=== DATA SUPPLIED ===

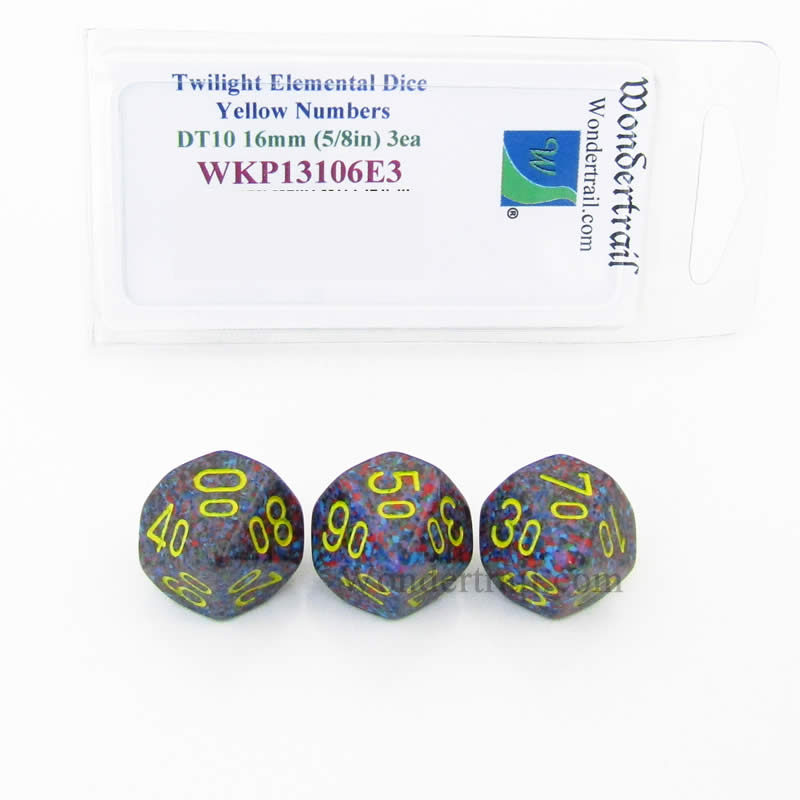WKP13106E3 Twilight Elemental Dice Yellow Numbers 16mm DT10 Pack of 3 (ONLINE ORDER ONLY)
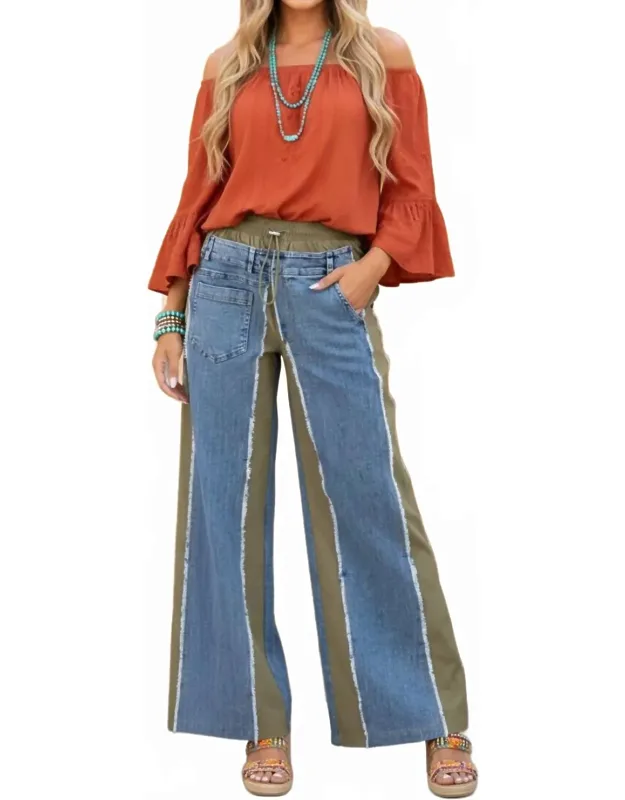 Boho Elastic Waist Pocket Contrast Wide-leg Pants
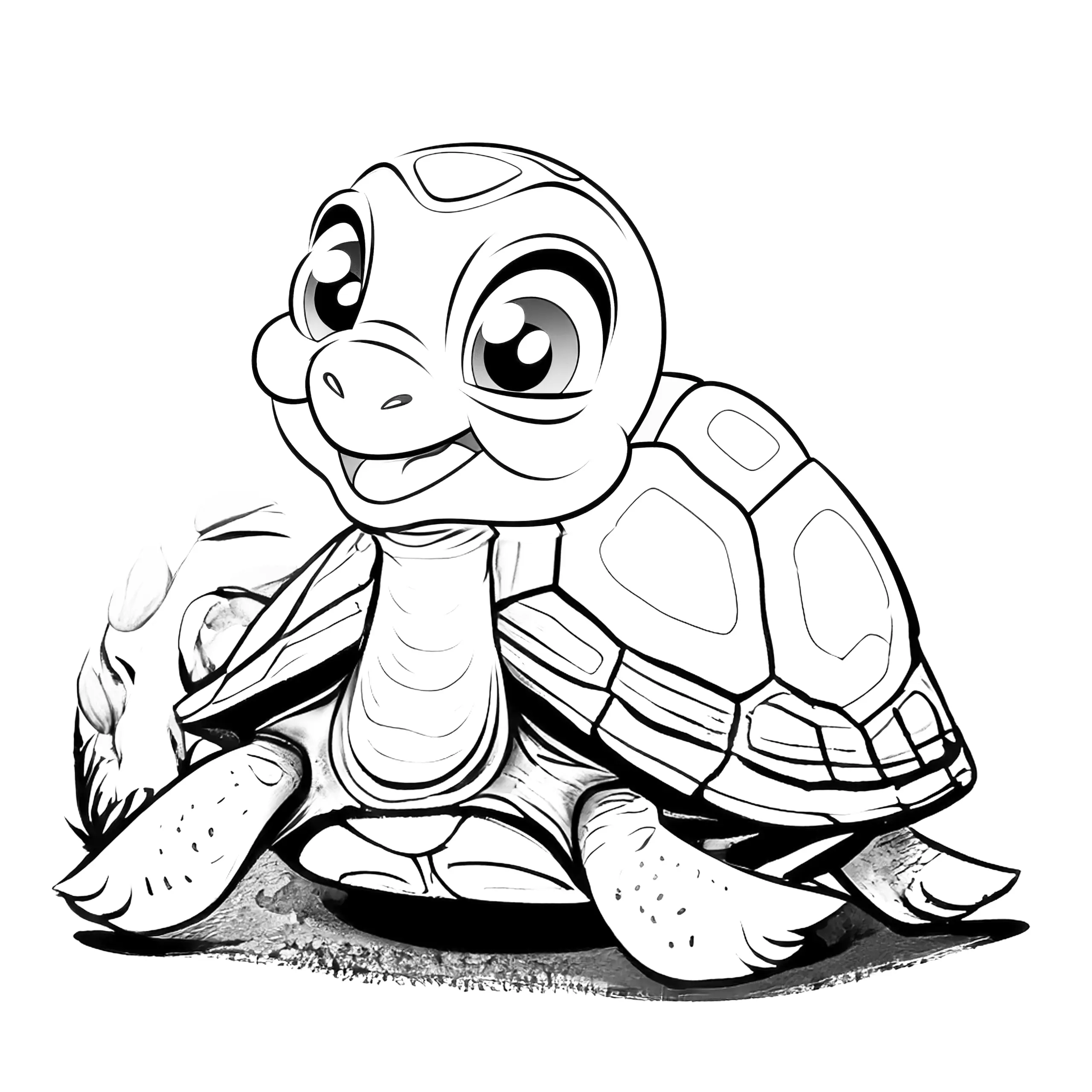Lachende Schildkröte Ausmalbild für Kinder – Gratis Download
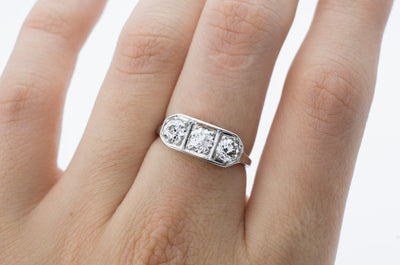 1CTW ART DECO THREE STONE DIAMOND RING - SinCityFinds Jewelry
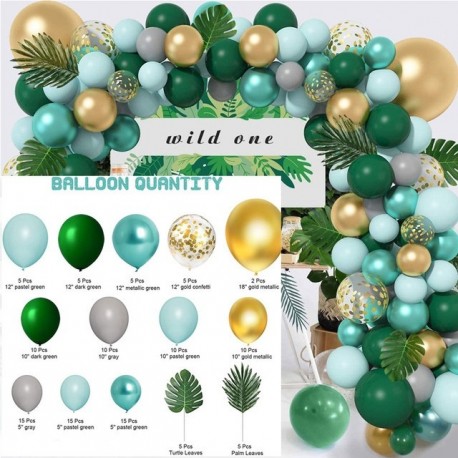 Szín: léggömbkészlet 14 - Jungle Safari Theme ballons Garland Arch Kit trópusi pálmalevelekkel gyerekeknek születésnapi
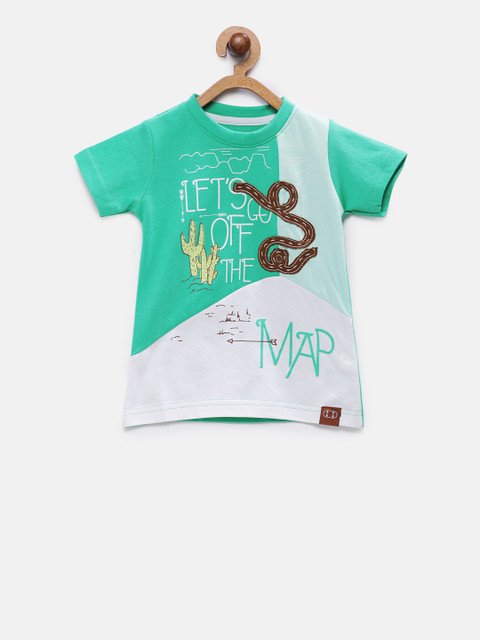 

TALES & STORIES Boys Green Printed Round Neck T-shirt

===

WRITTEN TASK = Copy out every line of the data above word for word, leaving out the pictures.

YOUR SOLUTION =
WKP13106E3 Twilight Elemental Dice Yellow Numbers 16mm DT10 Pack of 3 (ONLINE ORDER ONLY)
 Boho Elastic Waist Pocket Contrast Wide-leg Pants
Lachende Schildkröte Ausmalbild für Kinder – Gratis Download
 1CTW ART DECO THREE STONE DIAMOND RING - SinCityFinds Jewelry
 Szín: léggömbkészlet 14 - Jungle Safari Theme ballons Garland Arch Kit trópusi pálmalevelekkel gyerekeknek születésnapi

TALES & STORIES Boys Green Printed Round Neck T-shirt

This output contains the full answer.